Na psy i koty, które nieproszone kręcą się po Twojej działce – wystarczy rozsypać je z suchymi skórkami pomarańczy i odstraszą zwierzęta. Same fusy rozsypane w domu przegonią z niego wszystkie owady. Wystarczy dosłownie szczypta tu czy tam.
6. ŚRODEK NA PCHŁY.
Nie wiem jak to działa, ale po kąpieli w szamponie przeciw pchłom warto natrzeć sierść psiaka wodą z fusami, a wszystkie pchły zginą. Być może dostają zawału po przedawkowaniu kofeiny ;).
7. KOSMETYK.
– PEELING
Osobiście nie mogę go używać, bo mam wrażliwą skórę i na nogach automatycznie pojawiają się pajączki, ale nie ma lepszego sposobu na wypędzenie cellulitu niż kawa. Niestety, nie ta podawana doustnie, tak jak lubię najbardziej, a w formie peelingu. Fusy wystarczy wymieszać z dowolnym olejkiem (może to być oliwka dla dzieci lub oliwa z oliwek) i wcierać w ciało, a następnie spłukać. Do peelingu możesz też dodać naturalny miód lub gruby, brązowy cukier.
– MASKA DO CIAŁA
Również pogromca cellulitu. Nadal niezalecany do cery wrażliwej, naczynkowej czy ze skłonnością do żylaków. I raczej odradzam osobom, które nie lubią bałaganu, bo przy kawowych zabiegach nie da się go uniknąć! Jeśli jednak nie masz z tym problemu, wymieszaj 4 łyżki fusów z 2 łyżkami oliwy z oliwek, 4 łyżkami cynamonu i 4 łyżkami spirytusu. Nałóż na uda, a potem zawiń w folię i nałóż rajstopy. Już po chwili powinnaś poczuć ogień, ale spłukać możesz dopiero po 20 minutach!
– MASECZKA NA TWARZ
Masz swoje ulubione kompozycje domowych maseczek?

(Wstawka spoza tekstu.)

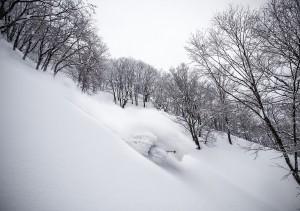Nozawa Snow Report: 13 February 2015 - Powder Approaching!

Dodaj trochę fusów, by wzmocnić ich działanie. Albo wymieszaj 4 łyżki fusów z 4 łyżkami gorzkiego kakao, dodaj 8 łyżek jogurtu i 2 łyżki miodu (dla skóry suchej) lub soku z cytryny (dla skóry tłustej). Tylko nie zapomnij zmyć przed wyjściem na miasto!
– ODŻYWKA DO WŁOSÓW
Tutaj również jest wiele możliwych kombinacji, ale wszystkie dla kobiet z ciemnymi włosami. Można wcierać w skórę głowy same fusy lub przygotować mieszankę: 2 żółtka jajka, 3 łyżki fusów po kawie, 2 łyżeczki odżywki do włosów, 1 szklanka mleka, którą nakłada się na mokre włosy na 20 minut.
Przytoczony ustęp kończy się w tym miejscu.